For the first part of the song Dan is alone on the stage as he moves about preparing to clean his wife's blood from off the floor. He takes towels, gets a garbage bag ready, picks up the box of items and the toy car that had belonged to Gabe. As he does this he sings about not knowing how to help Diana, even though he knows he needs to. He expresses that he has fears that will go unheard, and wonders both how Diana could choose to leave him and that if the proposed ECT will even work if they try it, but he's become so weary and feels so helpless at this point that he's willing to try. He's always played the part of the grounded one because that's the role he's needed to play.
It's at this point in the song just as the end of the lyrics "oh now I need a lift, and there's no one around" that Gabe enters from the side. He's still dressed as we last saw him during I Dreamed a Dance and There's A World. He moves to his knees staring at the blood and then at Dan as he cleans it up before moving back and staring at the blood that's on his hands.

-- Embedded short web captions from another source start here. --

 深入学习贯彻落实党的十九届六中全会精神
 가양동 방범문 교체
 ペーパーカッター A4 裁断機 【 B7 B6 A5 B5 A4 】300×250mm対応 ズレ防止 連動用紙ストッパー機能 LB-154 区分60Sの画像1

I've seen some interpretations of this moment being Gabe seeing what he's done/caused. I'm not here to say any of those are wrong, art can be interpreted many ways, but I wanted to talk about my own interpretation that I haven't really seen (it's possible someone else has made this same observation/interpretation and I just haven't come across it yet.)

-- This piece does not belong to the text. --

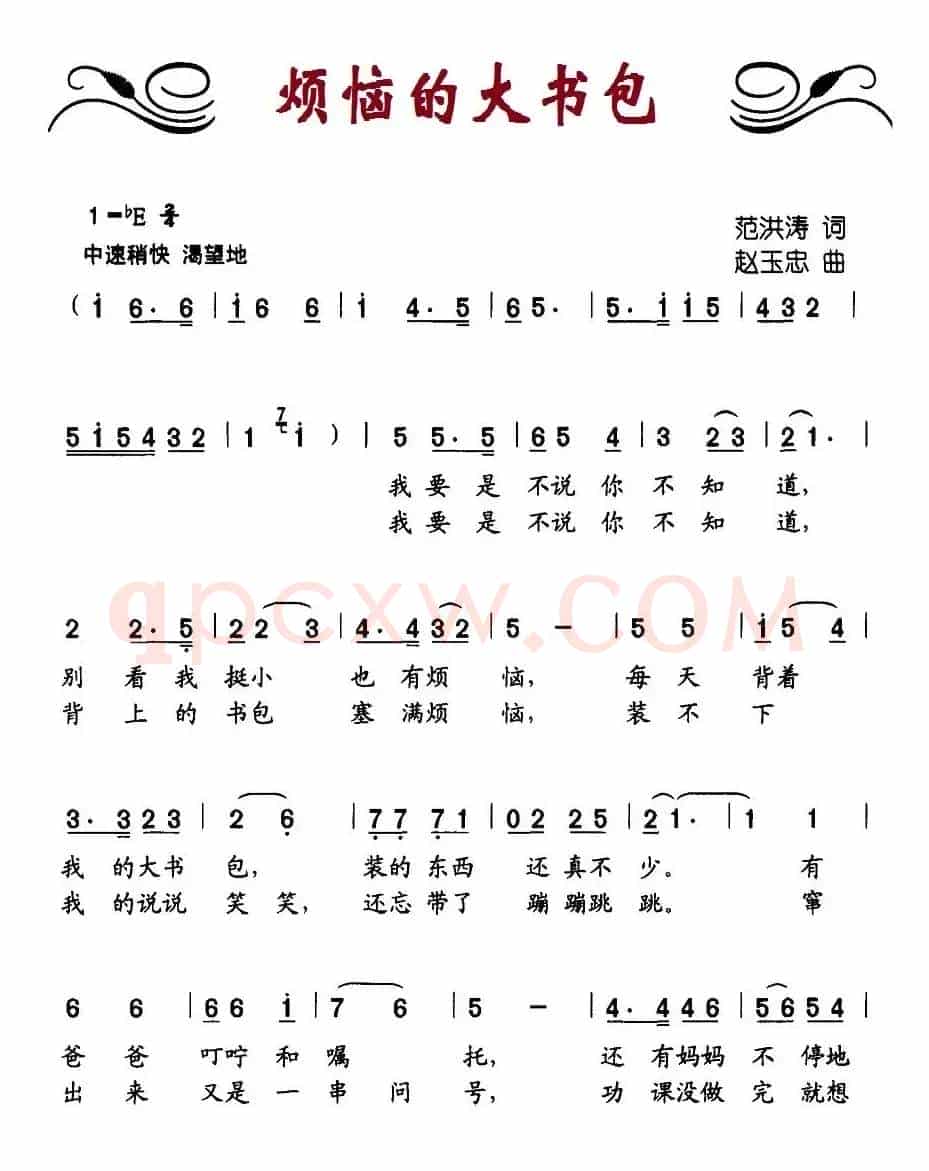 烦恼的大书包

This Gabe isn't Diana's Gabe. It's Dan's. It's Dan's manifestation and the representation of his grief and even guilt. It's his grief over his wife's attempted suicide which is tied to her grief over the loss of their son, the grief he has been repressing all these years. It's his guilt that he doesn't know how to help her and make things better. The guilt that he hadn't been able to stop it from happening.
With this I can't help but view the blood on Gabe's hands as a representation of Dan feeling some sense of blaming himself for not having seen the signs that led to this moment. That somehow Diana's blood is on his hands. Even in a prior moment / song in the show, I Am the One, we hear Dan ask "how can something go wrong that I can't see?" after it's revealed at the dinner that Diana is still seeing Gabe (and the reveal to the audience that the Gabe on the stage isn't real). You have to wonder how many times over the years has Dan blamed himself for not seeing the signs when something went wrong?

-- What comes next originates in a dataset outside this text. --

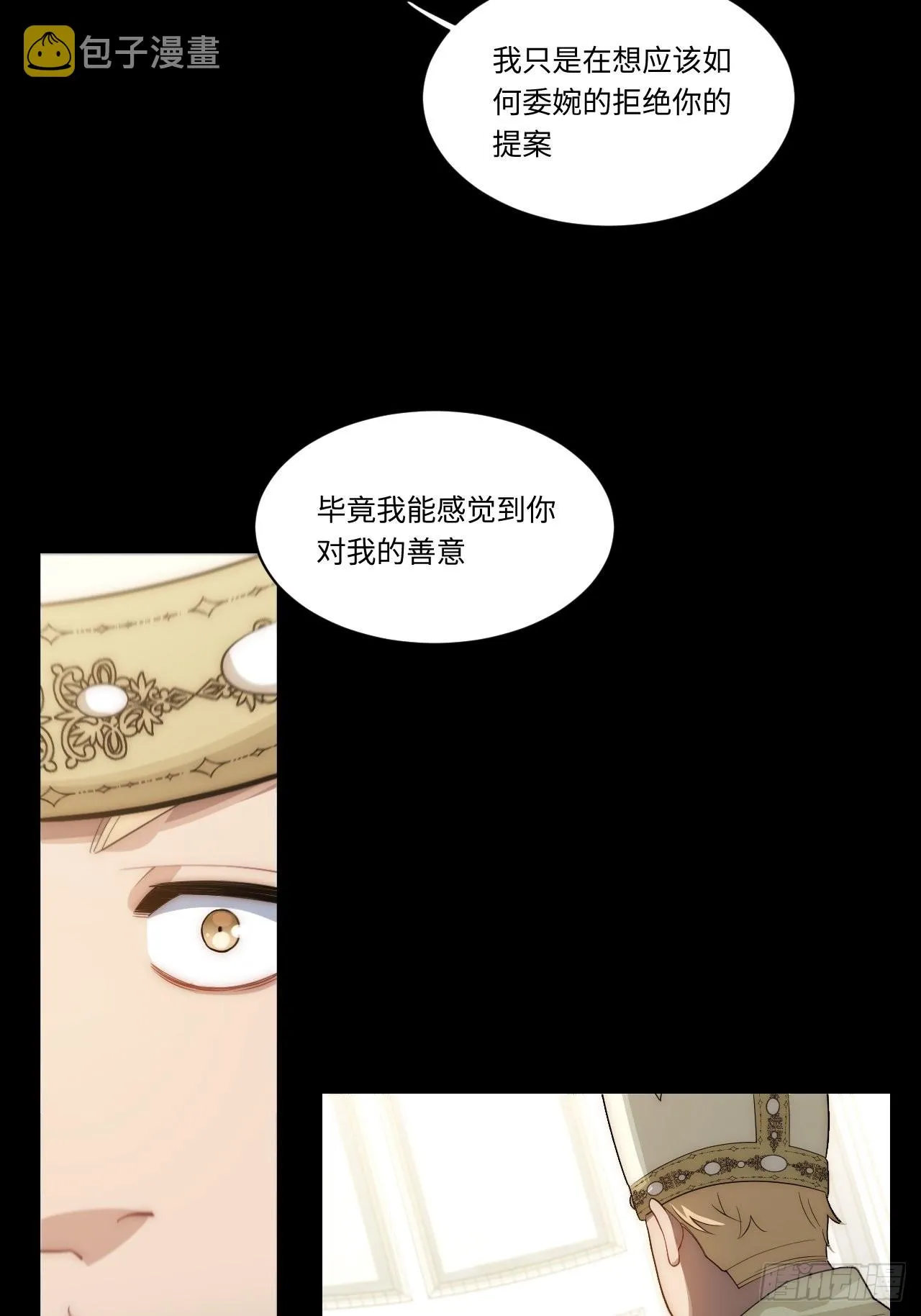 94.失败的谈判 第38页
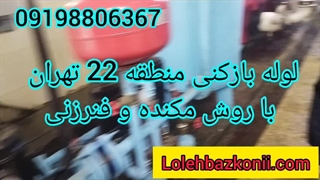 لوله بازکنی شبانه روزی در منطقه 22 غرب تهران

So as Dan wipes the blood up off the floor, now physically getting her blood on his hands, we, the audience, see him sitting there with a physical manifestation of his grief and guilt next to him on the stage as the two harmonize and wail in Dan's despair at the situation and in his sense of helplessness. There's even a moment during this where their body language even mimics each other, hands turned up with their palms red with Diana's literal and figurative blood
He laments "mine is just a slower suicide" and as the song continues we see Dan trying to slowly pull himself together as he pushes those feelings of grief that he's allowed himself for just a few seconds down and away. This being physically represented by Gabe no longer on the ground with him, but rather standing and moving towards off stage/out of the scene. He doesn't leave the stage/scene completely though. He remains now standing and looking down at Dan as Dan's focus goes back to focusing on Diana and how she's been hurt, while placing the trash bag of bloody towels at Gabe's feet. Dan's Gabe who encompasses his grief and guilt just staring down at them as Dan says that he can't give up now.
If he does there's no telling when this will happen again, and if that time it would be too late to save her. Because if he gives up and that does happen that means being alone. Something he hasn't been in all these years after Gabe's death. Something he fears, something once again reflected in the song I Am the One where he asks "Could you leave me? Could you let me go under?"
It's here we start to see Gabe leaving again as Natalie enters the scene to ask why he didn't take her with him (to the hospital.) Instead of answering Dan quickly collects himself, puts on a face, and does what Dan does and that is change the subject and turn the focus onto someone else. In this instance asking Natalie if Henry is a good influence. By this point Gabe is no longer there with them in the scene, instead standing in the darkness on the stairs, because Dan has repressed his grief once again.